--- Exercise data ---
⁂

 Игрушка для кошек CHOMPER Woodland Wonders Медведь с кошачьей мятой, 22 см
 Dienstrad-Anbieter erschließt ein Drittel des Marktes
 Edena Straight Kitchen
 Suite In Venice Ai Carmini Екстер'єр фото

⁂

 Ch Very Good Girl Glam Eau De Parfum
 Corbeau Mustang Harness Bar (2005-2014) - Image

⁂

--- Exercise prompt ---
Reproduce, exactly as they stand in the data above, the lines from the one that holds "Игрушка для кошек" to the one that holds "Suite In Venice Ai Carmini Екстер'єр фото", inclusive.

--- Result of this task ---
 Игрушка для кошек CHOMPER Woodland Wonders Медведь с кошачьей мятой, 22 см
 Dienstrad-Anbieter erschließt ein Drittel des Marktes
 Edena Straight Kitchen
 Suite In Venice Ai Carmini Екстер'єр фото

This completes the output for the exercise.